The camera is obviously an important technical aspect of a 2.5D game, but the genre is ultimately fueled by aesthetics and level design, for which Zeekerss clearly has a knack. Both Contrast and A Lucid Dream, his first two 2.5D games, have an aesthetic unlike any other. Contrast is nothing but a black-and-white world, where the character moves back and forth between black and white backgrounds in pursuit of color. A Lucid Dream is more vibrant, with plenty of blues and greens in a dream world that sometimes draws itself as the player progresses.
That’s just the visual side of the games. Even more impressive are the mini-puzzles that require players to combine wit and platforming skills to continue forward. A Lucid Dream, in particular, stands out for its level design. Players often have to use buttons to manipulate the level – even turning it upside down in some cases – to reach various goals.
“I mostly make the game as I go,” Zeekerss says in regard to level design. “I have lots of fun just letting my imagination draw the level for me. For more complicated puzzles, I usually have to draw it out first. Making challenging puzzles was much harder than I thought when I began making games!”

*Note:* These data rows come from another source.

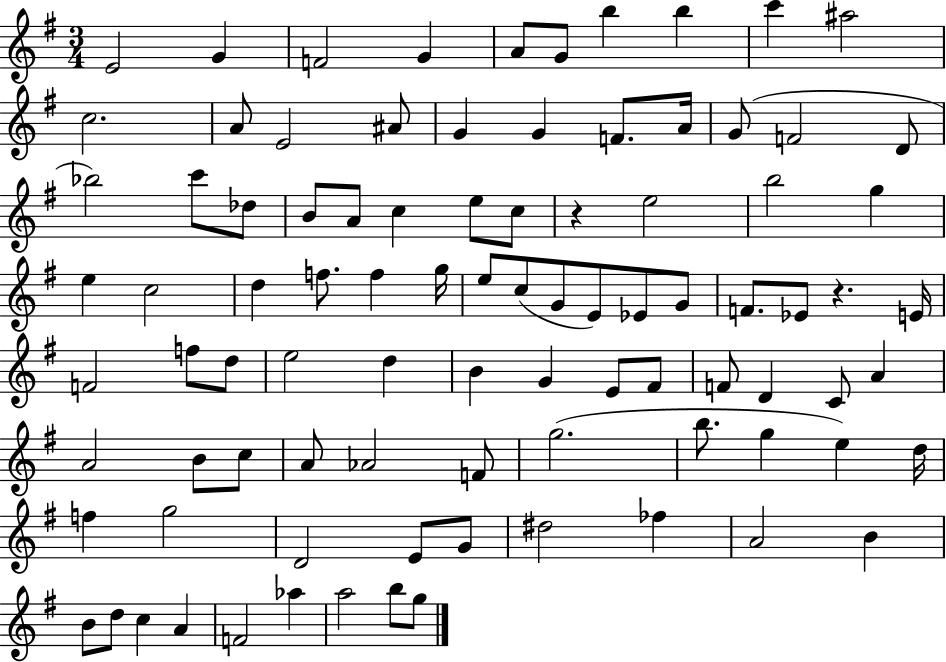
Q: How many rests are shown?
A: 2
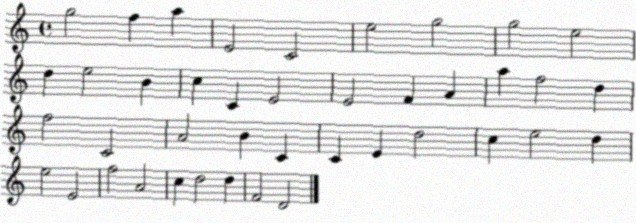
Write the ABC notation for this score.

X:1
T:Untitled
M:4/4
L:1/4
K:C
g2 f a E2 C2 e2 g2 g2 e2 d e2 B c C E2 E2 F A a f2 d f2 C2 A2 B C C E d2 c e2 d e2 E2 f2 A2 c d2 d F2 D2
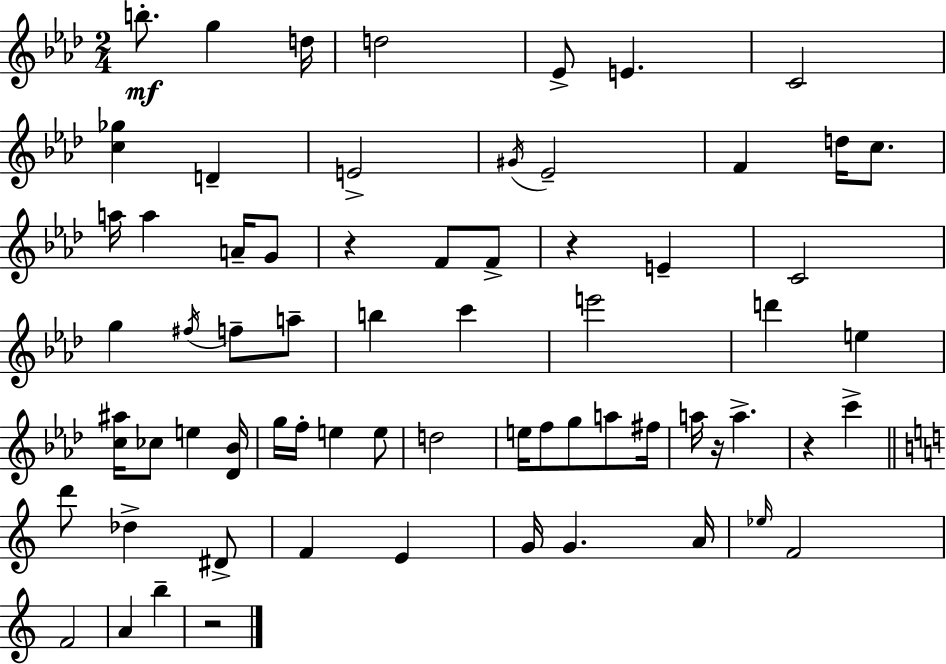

Both Contrast and A Lucid Dream have loose stories that unfold through the level design and basic on-screen text. The tale of how Contrast’s story came to be is particularly unique:
I made [Contrast] black and white after I experimented a lot, and found how cool it looked when the player switched color if the background changed. Then I saw a video on YouTube of people trying to explain what color is to a person who was blind since he was born, but he had absolutely no concept of it. (The person’s name is Tommy Edison.) It was kind of mind-blowing to me. Then I realized I could make a really good story out of that. Since the game is only black and white, it worked perfectly!
Zeekerss’ story of becoming a game developer is one that any aspiring creator can follow. In addition to simply playing other games – both on and off ROBLOX – and looking at resources other developers have created, he recommends learning via the tutorials available on our YouTube channel. He specifically references the introductions to building and scripting. They’re dated at this point in time, but the underlying concepts they teach still apply to today’s ROBLOX Studio.
This foundation of knowledge has allowed Zeekerss to create a number of memorable experiences for players. His personal favorite?
“I think my favorite part is, well, I don’t want to spoil anything,” Zeekerss says. “It’s what happens near the ending of A Lucid Dream. My second favorite part in my games is probably when the player walks up the steep hills after running across the bridge in A Lucid Dream. The hills get larger and larger until your character is merely one pixel on the screen!”